“The AI Did It” Didn’t Save Air Canada

Did you know 84% of the world has never used AI?

There's a graph going around showing exactly that. Most people look at it and see a race where everyone's adopting AI, so businesses had better hurry. I look at it differently.

If 84% of people have never used AI, then most of your customers probably haven't either.

Think about that for a moment. Not "haven't used it much" most likely, never used it at all.

Here's something else worth thinking about: your customers might not even know they're talking to a machine. It reads like a human. It feels like a human. So they trust it completely, the way they'd trust a person and they act on whatever it tells them.

And in the rush to keep up with everyone else, the customer gets forgotten.

What's happening right now

I'm seeing it everywhere at the moment. Businesses are rolling out AI like a kid in a candy store for the first time, grabbing everything off the shelf at once, without stopping to think about the customer on the other side.

Air Canada found this out the hard way.

Their AI chatbot gave a customer the wrong information about a bereavement fare. Their customer believed it, acted on it, and followed through. And when the airline tried to argue the chatbot was responsible for its own output, a tribunal disagreed. They held the airline accountable. Not the bot. The airline.

"The AI did it" isn't an excuse. The Air Canada case proved that the business itself was held responsible. They deployed the chatbot on their website, let it talk to their customers, and gave instructions. So the accountability was theirs.

Three things to think about before you deploy AI in front of customers

There's more to this, but here are the top three:

  1. Are you being transparent that it's AI? Your customer has a right to know whether they're talking to a person or a machine.

  2. Is it actually solving a problem for the customer or are you just adding it because everyone else is? Efficiency for the business isn't the same as value for the customer. If you can't clearly answer what problem it solves for them, it may not be ready to be customer-facing.

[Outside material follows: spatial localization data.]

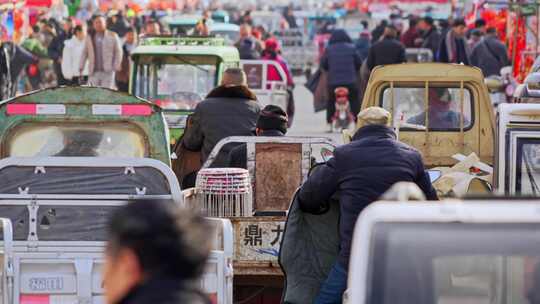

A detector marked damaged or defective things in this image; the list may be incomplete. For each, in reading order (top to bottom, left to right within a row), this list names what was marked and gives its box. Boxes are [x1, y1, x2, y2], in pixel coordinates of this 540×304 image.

rusty metal panel [254, 143, 302, 211]
rusty metal panel [230, 216, 284, 274]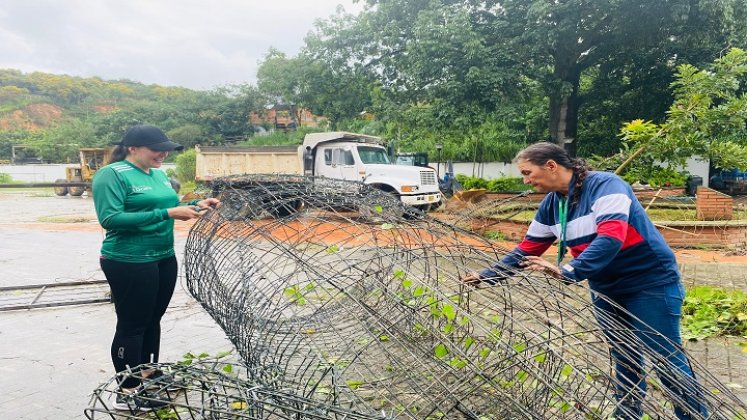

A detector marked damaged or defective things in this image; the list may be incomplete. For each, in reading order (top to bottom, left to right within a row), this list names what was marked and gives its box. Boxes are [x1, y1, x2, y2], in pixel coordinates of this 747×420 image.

rusty wire [86, 174, 747, 416]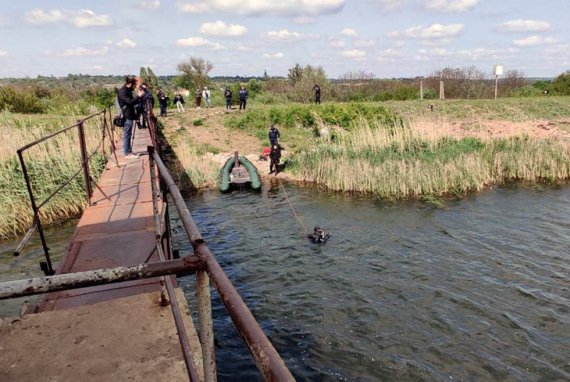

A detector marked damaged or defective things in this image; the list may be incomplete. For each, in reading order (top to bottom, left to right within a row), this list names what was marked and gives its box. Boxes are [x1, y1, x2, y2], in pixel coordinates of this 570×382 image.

  3. Can your customers reach a real human when they need to? Sometimes, they will need to. That option shouldn't disappear. Instructions on how to get access to a human should be found easily like pop messages as well as in your company privacy policy.

The lens We bring

This is exactly the approach I bring when I work with businesses on their AI governance. I look at how the business is structured. I look at how customers are engaging with AI tools that are customer-facing and where that data is flowing. I focus on the privacy not just the technology.

AI can be brilliant for business. We use it ourselves. We believe organisations shouldn't forget who's on the other side of the AI tool before deploying one.

Look at that graph again and this time, see your customers as part of that 84%.